● **EXTRAIT DU DOCUMENT**:
**********

Cette page est la transcription du dossier de relance du béret brun-marron tel qu’il a été transmis par la voie hiérarchique quelques mois après l’interdiction de port émise par cette dernière. Le dossier consistait essentiellement en une remise à jour des dossiers précédents et s’appuyait sur des directives et des inspections effectuées à Chamborant souvent plusieurs années auparavant. Il est notamment à noter que si la réalisation n’avait pas vu effectivement le jour, le béret brun-marron faisait partie des traditions listées par l’Inspection de l’Arme Blindée et Cavalerie pour le 2ème Hussards lors d’un recensement de ces traditions au sein des corps, n’en déplaise au commandement de notre école d’arme qui a repris par la suite cette responsabilité des traditions et s’est insurgé contre le béret.
Préambule
Avant qu’il ne soit interdit de port, parce que les conditions de mise en place n’avait pas respecté toutes les formes et autorisations, le béret brun-marron avait apporté tous les fruits envisagés en matière de cohésion à ce régiment de traditions « Arme Blindée & Cavalerie » mais ayant une nouvelle mission dans la jeune fonction opérationnelle « Renseignement » et constitué de ce fait de personnel issu de nombreuses armes différentes. Mis en place concrètement en 2005, il avait en fait été instauré dans les faits dès 1999 par les tous premiers chefs de corps du nouveau Régiment Blindé de Recherche du Renseignement, lesquels avaient déjà ressenti tous les avantages qu’ils pouvaient en tirer.[1] Les effets négatifs du retrait sont à la hauteur de la réussite du projet en terme de moral et de fidélisation.

**********

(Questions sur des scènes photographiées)
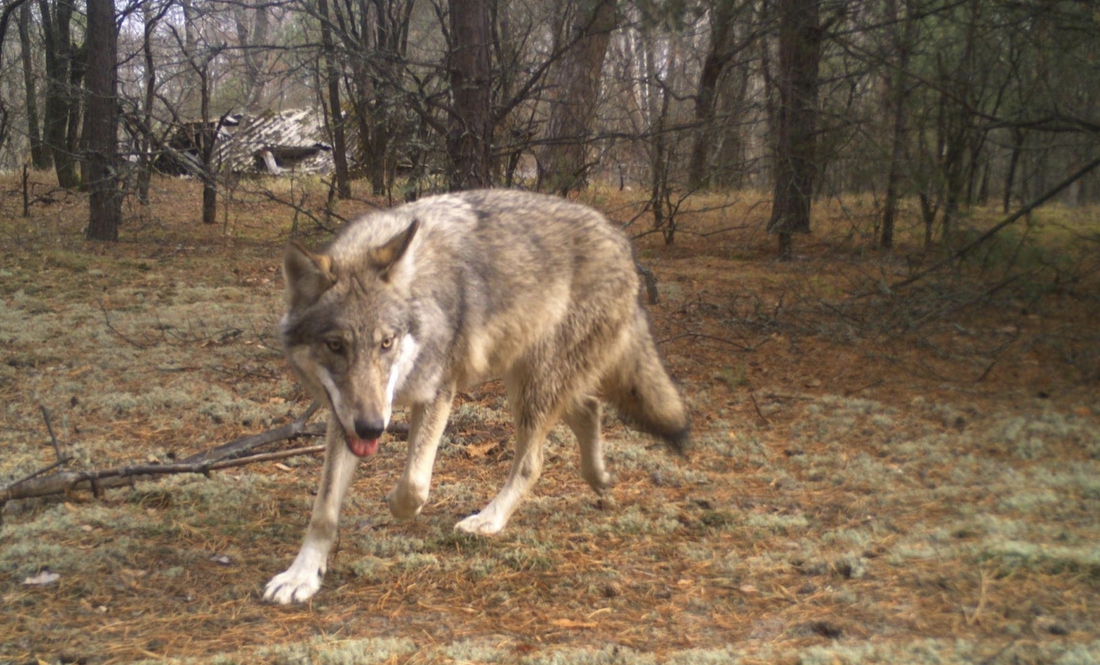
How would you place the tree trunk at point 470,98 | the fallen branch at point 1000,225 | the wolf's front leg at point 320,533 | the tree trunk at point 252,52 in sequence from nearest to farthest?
the wolf's front leg at point 320,533
the fallen branch at point 1000,225
the tree trunk at point 470,98
the tree trunk at point 252,52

**********

● **SÉRIE D'EXERCICES**:
1. D'après le texte sur le béret brun-marron, en quelle année ce béret a-t-il été concrètement mis en place ?
2. Transcrivez, dans le texte sur le béret brun-marron, le passage qui va de « Cette page est » jusqu'à « contre le béret. ».
3. Reprenez le texte sur le béret brun-marron là où il s'arrête et poursuivez-le.
Les données ci-dessus forment un matériau distinct du texte sur le béret brun-marron.

● **CORRIGÉ DES EXERCICES**:
1. En 2005.

2.
Cette page est la transcription du dossier de relance du béret brun-marron tel qu’il a été transmis par la voie hiérarchique quelques mois après l’interdiction de port émise par cette dernière. Le dossier consistait essentiellement en une remise à jour des dossiers précédents et s’appuyait sur des directives et des inspections effectuées à Chamborant souvent plusieurs années auparavant. Il est notamment à noter que si la réalisation n’avait pas vu effectivement le jour, le béret brun-marron faisait partie des traditions listées par l’Inspection de l’Arme Blindée et Cavalerie pour le 2ème Hussards lors d’un recensement de ces traditions au sein des corps, n’en déplaise au commandement de notre école d’arme qui a repris par la suite cette responsabilité des traditions et s’est insurgé contre le béret.

3.
Force est de constater en effet que c’est l’attrait de faire un métier « pas comme les autres » qui justifie principalement la motivation initiale des personnels s’engageant au régiment ou décidant d’y servir au cours de leur carrière. Mais c’est également la découverte de la solidarité propre au métier des armes et la perception d’appartenir à un groupe soudé par une forte identité qui justifie la volonté de renouveler ou non un premier contrat ou de servir dans une garnison pas forcément très favorable en terme de condition militaire. De plus, la spécificité « recherche humaine » de ce régiment et la difficulté de l’exercice de ce métier, exigeant physiquement et psychologiquement, rendent nécessaire une forme de compensation et de reconnaissance assez naturelle, notamment lorsqu’au gré de ses différentes missions le personnel s’aperçoit que tous ceux qui font le même type de métier appartiennent presque exclusivement à des unités d’élite, pour la plupart TAP, avec les signes de reconnaissance, voire les avantages en terme de solde que cela implique. Il ne s’agit pas de réclamer le même type d’avantages, mais les effets observés par la simple instauration du béret brun-marron en 2005 montrent que c’est davantage l’effet de fierté que celui d’avantages financiers qui motive le personnel, [2] ce à peu de frais.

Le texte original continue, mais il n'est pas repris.